→ **Work to be completed**: Count how many lines in the records below contain the string "would", treating uppercase and lowercase letters as different. Reply with the number alone.

→ **Records for this task**:
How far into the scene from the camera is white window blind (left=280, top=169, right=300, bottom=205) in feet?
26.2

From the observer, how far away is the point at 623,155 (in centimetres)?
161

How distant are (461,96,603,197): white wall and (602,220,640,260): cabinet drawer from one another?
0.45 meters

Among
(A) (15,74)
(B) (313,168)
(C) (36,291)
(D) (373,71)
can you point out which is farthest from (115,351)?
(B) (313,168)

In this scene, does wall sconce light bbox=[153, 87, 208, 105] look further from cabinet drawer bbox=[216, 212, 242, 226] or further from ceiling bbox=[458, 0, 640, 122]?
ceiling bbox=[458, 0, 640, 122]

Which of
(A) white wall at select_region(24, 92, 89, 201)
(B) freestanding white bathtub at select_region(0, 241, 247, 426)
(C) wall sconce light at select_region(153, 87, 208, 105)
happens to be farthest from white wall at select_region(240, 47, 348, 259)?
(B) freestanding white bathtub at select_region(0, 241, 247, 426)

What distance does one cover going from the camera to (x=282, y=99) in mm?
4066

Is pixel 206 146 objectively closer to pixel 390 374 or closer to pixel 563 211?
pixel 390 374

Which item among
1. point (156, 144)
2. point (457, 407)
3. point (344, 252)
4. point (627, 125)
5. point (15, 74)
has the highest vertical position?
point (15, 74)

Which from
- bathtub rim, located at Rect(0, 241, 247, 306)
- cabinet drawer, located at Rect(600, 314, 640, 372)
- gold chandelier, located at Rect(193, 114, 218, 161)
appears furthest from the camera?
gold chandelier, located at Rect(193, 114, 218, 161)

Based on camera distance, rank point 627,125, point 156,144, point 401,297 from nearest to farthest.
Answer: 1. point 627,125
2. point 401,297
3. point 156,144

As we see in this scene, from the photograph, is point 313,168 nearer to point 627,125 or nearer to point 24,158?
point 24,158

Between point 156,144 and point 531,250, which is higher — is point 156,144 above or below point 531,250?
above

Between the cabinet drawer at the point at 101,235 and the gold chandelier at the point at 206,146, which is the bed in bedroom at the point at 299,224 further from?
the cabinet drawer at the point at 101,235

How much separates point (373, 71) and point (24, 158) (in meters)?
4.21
...
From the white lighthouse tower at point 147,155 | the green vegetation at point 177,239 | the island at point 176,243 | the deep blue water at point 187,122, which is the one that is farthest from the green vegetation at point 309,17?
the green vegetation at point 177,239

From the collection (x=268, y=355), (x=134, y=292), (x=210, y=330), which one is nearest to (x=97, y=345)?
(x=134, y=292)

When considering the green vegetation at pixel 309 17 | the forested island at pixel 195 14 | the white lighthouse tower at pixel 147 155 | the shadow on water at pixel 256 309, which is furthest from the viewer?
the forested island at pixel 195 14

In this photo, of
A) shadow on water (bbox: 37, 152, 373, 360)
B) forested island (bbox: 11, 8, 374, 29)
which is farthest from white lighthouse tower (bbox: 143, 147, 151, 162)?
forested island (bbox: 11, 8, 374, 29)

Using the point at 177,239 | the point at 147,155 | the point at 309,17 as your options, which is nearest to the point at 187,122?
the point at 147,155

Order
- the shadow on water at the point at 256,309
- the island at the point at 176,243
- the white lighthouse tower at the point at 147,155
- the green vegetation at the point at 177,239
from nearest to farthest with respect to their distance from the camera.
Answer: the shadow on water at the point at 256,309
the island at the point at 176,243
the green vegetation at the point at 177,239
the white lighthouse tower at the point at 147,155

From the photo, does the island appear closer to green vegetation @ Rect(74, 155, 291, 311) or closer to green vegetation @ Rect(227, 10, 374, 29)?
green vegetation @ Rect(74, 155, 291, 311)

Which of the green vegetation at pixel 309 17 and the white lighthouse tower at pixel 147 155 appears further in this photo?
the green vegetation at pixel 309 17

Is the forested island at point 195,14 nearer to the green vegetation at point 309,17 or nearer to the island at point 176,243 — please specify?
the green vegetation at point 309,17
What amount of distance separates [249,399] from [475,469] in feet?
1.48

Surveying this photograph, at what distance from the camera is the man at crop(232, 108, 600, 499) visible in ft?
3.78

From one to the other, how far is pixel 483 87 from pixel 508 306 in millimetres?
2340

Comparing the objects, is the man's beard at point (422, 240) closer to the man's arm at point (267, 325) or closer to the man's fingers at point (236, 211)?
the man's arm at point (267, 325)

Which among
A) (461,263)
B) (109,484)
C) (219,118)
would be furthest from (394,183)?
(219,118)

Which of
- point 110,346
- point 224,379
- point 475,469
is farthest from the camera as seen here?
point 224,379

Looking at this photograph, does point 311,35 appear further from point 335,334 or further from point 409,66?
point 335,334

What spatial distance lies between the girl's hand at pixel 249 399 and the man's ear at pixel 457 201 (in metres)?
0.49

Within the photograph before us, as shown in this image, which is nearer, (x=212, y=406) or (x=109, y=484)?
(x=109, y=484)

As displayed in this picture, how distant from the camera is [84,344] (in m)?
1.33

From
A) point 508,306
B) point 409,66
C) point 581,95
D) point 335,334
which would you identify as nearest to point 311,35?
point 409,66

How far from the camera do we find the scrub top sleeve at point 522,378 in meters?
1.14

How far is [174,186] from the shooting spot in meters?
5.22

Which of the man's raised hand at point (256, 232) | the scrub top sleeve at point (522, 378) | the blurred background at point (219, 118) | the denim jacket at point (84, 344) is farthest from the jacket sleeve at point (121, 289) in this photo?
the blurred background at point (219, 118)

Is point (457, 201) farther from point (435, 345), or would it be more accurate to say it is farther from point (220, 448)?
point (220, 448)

→ **Answer in full**: 3